The Internal Revenue Service (IRS) administers tax laws and penalties on the federal level. In California, the state equivalent to the IRS is the Franchise Tax Board (FTB), which collects and reviews California tax returns for businesses and individual taxpayers. Like the IRS, the FTB routinely conducts audits to ensure that businesses and individuals are reporting their income, paying their tax debts, and complying with other state tax laws under the California Revenue and Taxation Code (RTC). And, like the results of an IRS audit, the results of an FTB audit may be challenged, or “appealed,” by taxpayers who disagree with FTB findings. The question is, how does a California taxpayer begin this process? In this article, our California tax attorneys will help you understand some basics about the rules and procedures for challenging (“protesting”) an FTB decision through the Office of Tax Appeals (OTA).
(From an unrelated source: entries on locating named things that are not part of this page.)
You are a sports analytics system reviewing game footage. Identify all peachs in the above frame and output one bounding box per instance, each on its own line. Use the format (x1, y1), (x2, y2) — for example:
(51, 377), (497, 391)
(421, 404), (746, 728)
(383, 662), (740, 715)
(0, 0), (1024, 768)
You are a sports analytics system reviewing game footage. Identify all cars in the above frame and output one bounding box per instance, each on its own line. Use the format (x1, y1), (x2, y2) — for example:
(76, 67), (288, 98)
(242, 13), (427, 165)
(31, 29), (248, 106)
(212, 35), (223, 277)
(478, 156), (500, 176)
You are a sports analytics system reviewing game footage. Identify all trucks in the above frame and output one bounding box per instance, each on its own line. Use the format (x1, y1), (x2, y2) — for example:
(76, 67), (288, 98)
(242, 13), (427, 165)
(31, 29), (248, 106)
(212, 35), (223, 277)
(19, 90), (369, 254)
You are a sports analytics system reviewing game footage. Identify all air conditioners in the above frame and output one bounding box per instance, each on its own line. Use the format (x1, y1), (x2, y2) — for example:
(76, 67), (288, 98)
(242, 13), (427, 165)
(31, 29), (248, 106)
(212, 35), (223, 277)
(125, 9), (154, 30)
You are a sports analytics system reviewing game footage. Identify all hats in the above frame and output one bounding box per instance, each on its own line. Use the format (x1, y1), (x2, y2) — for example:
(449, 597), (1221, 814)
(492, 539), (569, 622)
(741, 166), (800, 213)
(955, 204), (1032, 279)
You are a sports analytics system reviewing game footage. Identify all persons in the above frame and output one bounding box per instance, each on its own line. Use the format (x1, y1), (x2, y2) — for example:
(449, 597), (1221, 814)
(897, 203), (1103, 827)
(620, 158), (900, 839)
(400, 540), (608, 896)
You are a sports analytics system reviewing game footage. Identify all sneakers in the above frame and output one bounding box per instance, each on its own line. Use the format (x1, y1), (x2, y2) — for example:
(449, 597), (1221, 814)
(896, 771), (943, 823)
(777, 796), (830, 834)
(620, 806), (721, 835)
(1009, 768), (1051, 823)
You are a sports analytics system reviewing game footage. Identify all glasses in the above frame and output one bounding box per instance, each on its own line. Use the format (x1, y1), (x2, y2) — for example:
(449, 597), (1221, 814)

FTB Audit Process in General
California residents are highly familiar with the Franchise Tax Board when tax season rolls around. It is even likely that you may have owed money to the FTB at one point or another. In addition to collecting taxes from Californians, the FTB also performs tax audits to examine whether a company or individual taxpayer has taken a defensible position on their tax filings. If you are audited, rest assured, the state of California doubts the position you claimed is fully defensible.
Just like federal audits, California auditors take a prove it or lose its stance when it comes to claimed deductions and consider every deposit to a taxpayer’s personal & business accounts as taxable income unless you can prove it is not. It is one thing to make mistakes or have difficulty fully substantiating returns that you have filed with California, it is quite another to get caught red handed filing obviously fraudulent California tax returns. If know for a fact that you cheated on the tax returns under audit do not hire the original preparer to defend you in the California audit as they are likely to be government witness number one against you if California should choose to prosecute you. Hire our dually licensed Tax Attorneys and CPAs to ensure the audit stays about tax penalties and interest and does not put your net worth and very liberty at risk.
How does the FTB choose whom to audit?
To determine whether it is necessary to perform a tax audit, the FTB will analyze the following:
- The audit and law enforcement history of the taxpayer.
- Referrals from other California Tax Authorities: i.e., EDD, CDTFA.
- Computerized statistical analysis of California and federal tax returns submitted by the taxpayer and especially differences between the two mandated by California law.
- Any statistically unusual deductions or exclusions claimed.
- IRS & third-party data regarding the taxpayer including W2’s and 1099’s.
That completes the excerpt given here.